Call it the case of the missing moon.
Scientists using data obtained by NASA's Cassini spacecraft and computer simulations said on Thursday the destruction of a large moon that strayed too close to Saturn would account both for the birth of the gas giant planet's magnificent rings and its unusual orbital tilt of about 27 degrees.
The researchers named this hypothesized moon Chrysalis and said it may have been torn apart by tidal forces from Saturn's gravitational pull perhaps 160 million years ago - relatively recent compared to the date of the planet's formation more than 4.5 billion years ago.
About 99% of the Chrysalis wreckage appears to have plunged into Saturn's atmosphere while the remaining 1% stayed in orbit around the planet and eventually formed the large ring system that is one of the wonders of our solar system, the researchers said. They chose the name Chrysalis for the moon because it refers to a butterfly's pupal stage before it transforms into its glorious adult form.
"As a butterfly emerges from a chrysalis, the rings of Saturn emerged from the primordial satellite Chrysalis," said Jack Wisdom, a professor of planetary science at the Massachusetts Institute of Technology and lead author of the study published in the journal Science.
The researchers estimated that Chrysalis was roughly the size of Iapetus, Saturn's third-largest moon that has a diameter of a little over 910 miles (1,470 km).
"We assume it was mostly composed of water ice," said planetary scientist and study co-author Burkhard Militzer of the University of California, Berkeley.
Saturn's rings, predominantly made of particles of water ice ranging from smaller than a grain of sand up to the size of a mountain, extend up to 175,000 miles (282,000 km) from the planet but generally are only about 30 feet (10 meters) thick. While the solar system's other large gas planets including Jupiter also possess rings, they are paltry compared to those of Saturn, the sixth planet from the sun.
Located nearly 10 times as far from the sun as Earth, Saturn is the second-largest planet in our solar system behind Jupiter, with a volume 750 times greater than Earth. Saturn, made up mostly of hydrogen and helium, is orbited by 83 known moons, including Titan, the solar system's second-largest moon - bigger than the planet Mercury.
Cassini orbited Saturn 294 times from 2004 to 2017, obtaining vital data including gravity measurements that were key to the new study, before the robotic explorer made a death plunge into the planet.
A study published in 2019 provided evidence that the rings were a relatively recent addition, and the new research expanded on those findings. In the new study, the researchers proposed a multi-step process to explain the formation of Saturn's rings.

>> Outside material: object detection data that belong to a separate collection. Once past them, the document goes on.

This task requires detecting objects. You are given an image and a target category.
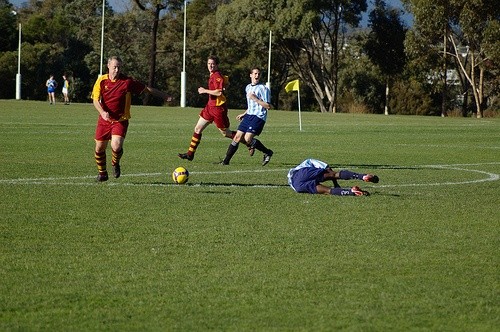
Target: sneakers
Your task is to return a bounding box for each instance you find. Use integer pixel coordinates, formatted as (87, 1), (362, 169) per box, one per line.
(97, 174), (108, 181)
(351, 186), (370, 196)
(112, 163), (120, 178)
(261, 149), (273, 166)
(213, 159), (229, 165)
(247, 142), (255, 156)
(176, 153), (194, 161)
(362, 174), (379, 183)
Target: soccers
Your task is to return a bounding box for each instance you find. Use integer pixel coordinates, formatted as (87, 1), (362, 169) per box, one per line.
(172, 166), (189, 184)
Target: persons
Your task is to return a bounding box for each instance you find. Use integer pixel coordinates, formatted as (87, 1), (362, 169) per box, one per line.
(287, 158), (380, 196)
(62, 74), (70, 105)
(176, 55), (255, 162)
(46, 75), (57, 105)
(90, 53), (132, 182)
(217, 67), (274, 166)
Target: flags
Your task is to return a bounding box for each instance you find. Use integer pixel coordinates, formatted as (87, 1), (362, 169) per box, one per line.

The Saturnian system formed with Chrysalis among the many moons present, they said. At the outset, the planet's spin axis was perpendicular to its orbital plane around the sun but the gravitational effects of the distant planet Neptune on the Saturnian system tilted Saturn's spin axis.
The drama began when Titan's orbit around Saturn began to drift outward - a process still occurring - destabilizing the orbit of Chrysalis, they said. Titan's outward migration is considered relatively rapid, at about 4 inches (11 cm) per year - which does not sound like much but over time amounts to a lot, especially for such a big moon.

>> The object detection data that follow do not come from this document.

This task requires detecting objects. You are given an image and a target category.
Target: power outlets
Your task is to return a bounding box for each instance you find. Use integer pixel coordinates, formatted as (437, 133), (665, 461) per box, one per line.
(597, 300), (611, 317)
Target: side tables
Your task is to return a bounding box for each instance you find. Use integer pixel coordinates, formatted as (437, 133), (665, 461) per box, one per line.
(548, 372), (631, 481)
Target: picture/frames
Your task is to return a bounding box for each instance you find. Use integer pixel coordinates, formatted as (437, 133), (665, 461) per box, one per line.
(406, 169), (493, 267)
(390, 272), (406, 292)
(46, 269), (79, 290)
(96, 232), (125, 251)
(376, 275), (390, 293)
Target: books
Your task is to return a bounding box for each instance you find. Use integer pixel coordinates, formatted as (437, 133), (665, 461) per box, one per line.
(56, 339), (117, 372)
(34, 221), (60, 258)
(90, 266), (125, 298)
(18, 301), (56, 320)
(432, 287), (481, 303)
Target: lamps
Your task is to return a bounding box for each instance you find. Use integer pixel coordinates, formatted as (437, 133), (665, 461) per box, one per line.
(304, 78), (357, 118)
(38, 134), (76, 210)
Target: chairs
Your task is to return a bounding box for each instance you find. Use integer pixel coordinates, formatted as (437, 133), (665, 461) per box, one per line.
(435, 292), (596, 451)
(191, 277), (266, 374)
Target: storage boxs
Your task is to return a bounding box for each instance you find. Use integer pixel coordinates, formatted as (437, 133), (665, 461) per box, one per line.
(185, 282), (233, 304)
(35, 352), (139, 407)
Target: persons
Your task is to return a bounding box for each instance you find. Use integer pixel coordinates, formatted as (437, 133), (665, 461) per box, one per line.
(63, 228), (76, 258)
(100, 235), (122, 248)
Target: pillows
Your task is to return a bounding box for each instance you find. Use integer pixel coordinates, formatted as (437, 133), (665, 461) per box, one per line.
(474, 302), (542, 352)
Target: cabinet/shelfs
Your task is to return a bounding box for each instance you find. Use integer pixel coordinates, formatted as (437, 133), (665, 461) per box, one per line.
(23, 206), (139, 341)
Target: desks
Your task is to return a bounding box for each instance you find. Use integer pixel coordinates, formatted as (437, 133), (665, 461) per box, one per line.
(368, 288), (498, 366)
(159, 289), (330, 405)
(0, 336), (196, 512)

The orbit of Chrysalis deteriorated and the moon ventured so close to Saturn that it disintegrated, the researchers said.
"Saturn's gravitational force ripped it apart in the way Jupiter ripped apart the Shoemaker-Levy 9 comet," Militzer said, referring to a comet that ultimately plummeted into Jupiter in 1994.
"With Chrysalis gone, Neptune no longer could change Saturn's spin axis. So the planet was left spinning at an angle of 27 degrees," Militzer added.
In comparison, Earth's tilt is about 23 degrees.